→ **Directive A**
Name every year that appears in the passage on KCP&L's coal buying.
→ **Directive B**
Using the passage on KCP&L's coal buying, answer yes or no to each statement and quote the deciding words: (i) KCP&L has more than 95% of its 2012 PRB coal needs committed. (ii) Bituminous coal is used at LaCygne Unit 1. (iii) Blunk's rate testimony was supplied on March 27.
→ **Directive C**
Copy the passage on KCP&L's coal buying word for word, from "William Blunk, KCP&L’s" up to and including "committed through 2013.".

→ **Text segment**
******
William Blunk, KCP&L’s Supply Planning Manager, also supplied Feb. 27 rate testimony. He generally described the company’s coal and natural gas procurement programs. He noted that the company takes mostly Powder River Basin coal, but does uses bituminous coal from regional mines at LaCygne Unit 1. He also pointed out that during the August 2010-December 2011, prices for 8,800 Btu/lb PRB coal has fluctuated between $0.69/mmBtu and $0.88/mmBtu.
KCP&L hedges its coal exposure through “laddered” coal contracts that expire at different points in time, Blunk testified. At this point, KCP&L has over 95% of its 2012 PRB coal needs committed, and about 75% of its PRB coal needs in 2014. Eessentially all bituminous coal needs at committed through 2013.
******
→ **Provided data**

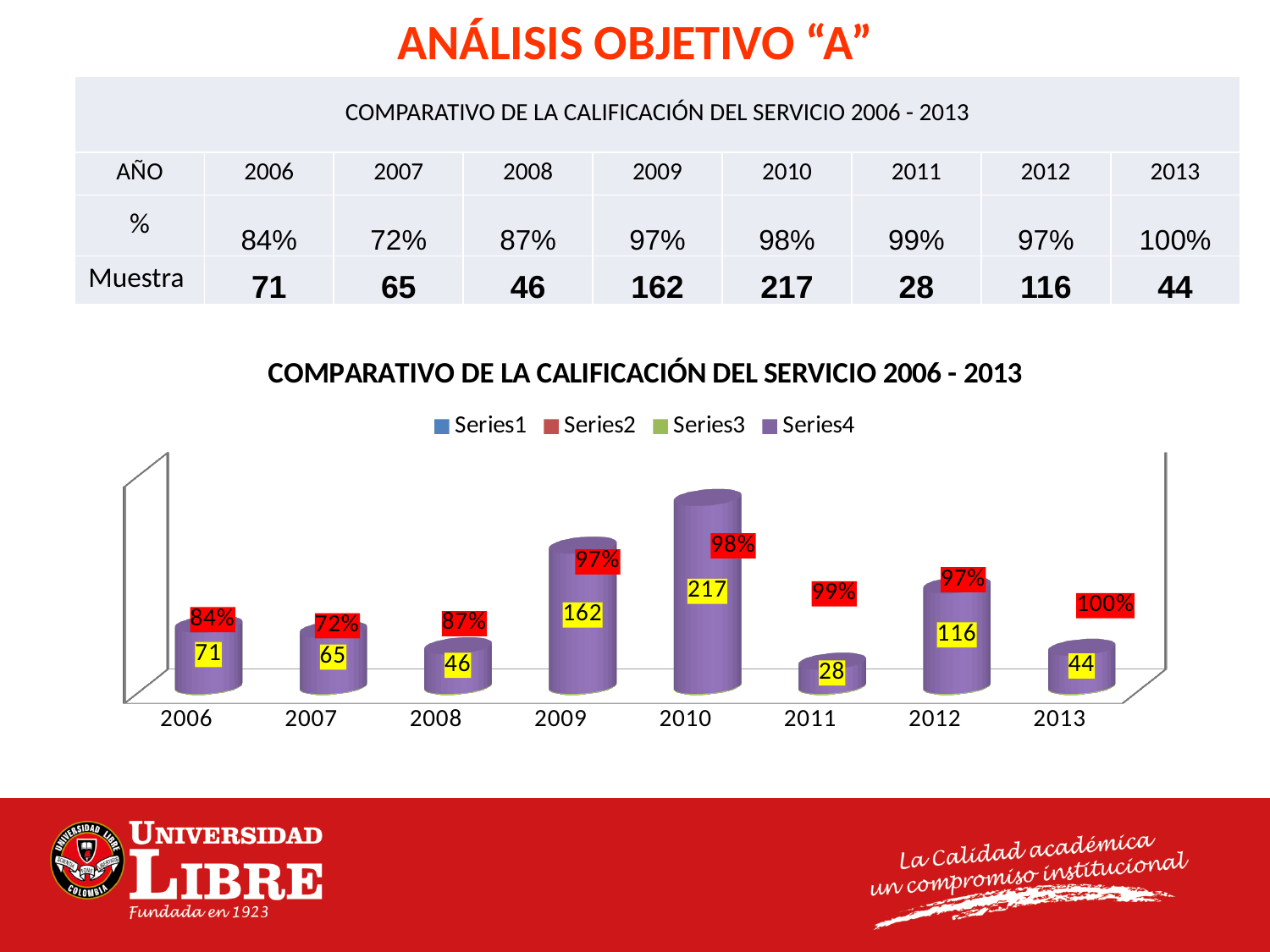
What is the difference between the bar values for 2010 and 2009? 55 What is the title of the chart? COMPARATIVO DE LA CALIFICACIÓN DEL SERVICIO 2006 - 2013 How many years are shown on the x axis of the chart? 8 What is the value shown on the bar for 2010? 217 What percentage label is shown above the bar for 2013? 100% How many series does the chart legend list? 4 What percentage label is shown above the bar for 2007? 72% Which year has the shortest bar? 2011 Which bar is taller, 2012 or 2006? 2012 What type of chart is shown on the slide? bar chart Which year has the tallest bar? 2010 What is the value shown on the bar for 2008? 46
******
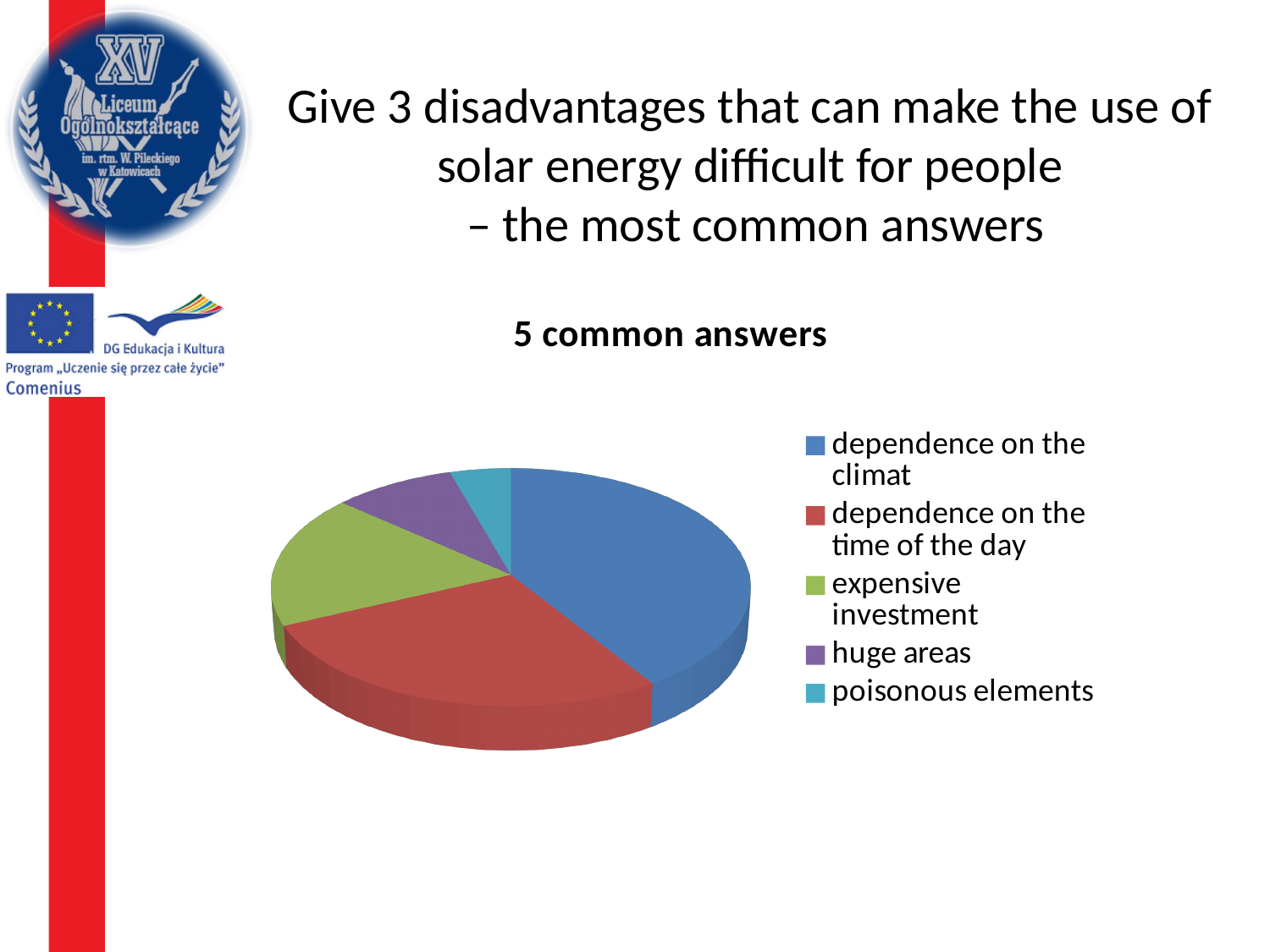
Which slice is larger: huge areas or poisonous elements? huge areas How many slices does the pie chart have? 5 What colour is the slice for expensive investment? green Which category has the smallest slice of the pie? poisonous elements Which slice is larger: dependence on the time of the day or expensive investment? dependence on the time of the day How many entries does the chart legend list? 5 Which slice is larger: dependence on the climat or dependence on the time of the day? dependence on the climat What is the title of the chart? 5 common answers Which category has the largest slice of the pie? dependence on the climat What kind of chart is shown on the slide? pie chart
******
→ **Answer section A**
2010, 2011, 2012, 2013, 2014

→ **Answer section B**
(i) Yes: "KCP&L has over 95% of its 2012 PRB coal needs committed"
(ii) Yes: "bituminous coal from regional mines at LaCygne Unit 1"
(iii) No: "also supplied Feb. 27 rate testimony"

→ **Answer section C**
William Blunk, KCP&L’s Supply Planning Manager, also supplied Feb. 27 rate testimony. He generally described the company’s coal and natural gas procurement programs. He noted that the company takes mostly Powder River Basin coal, but does uses bituminous coal from regional mines at LaCygne Unit 1. He also pointed out that during the August 2010-December 2011, prices for 8,800 Btu/lb PRB coal has fluctuated between $0.69/mmBtu and $0.88/mmBtu.
KCP&L hedges its coal exposure through “laddered” coal contracts that expire at different points in time, Blunk testified. At this point, KCP&L has over 95% of its 2012 PRB coal needs committed, and about 75% of its PRB coal needs in 2014. Eessentially all bituminous coal needs at committed through 2013.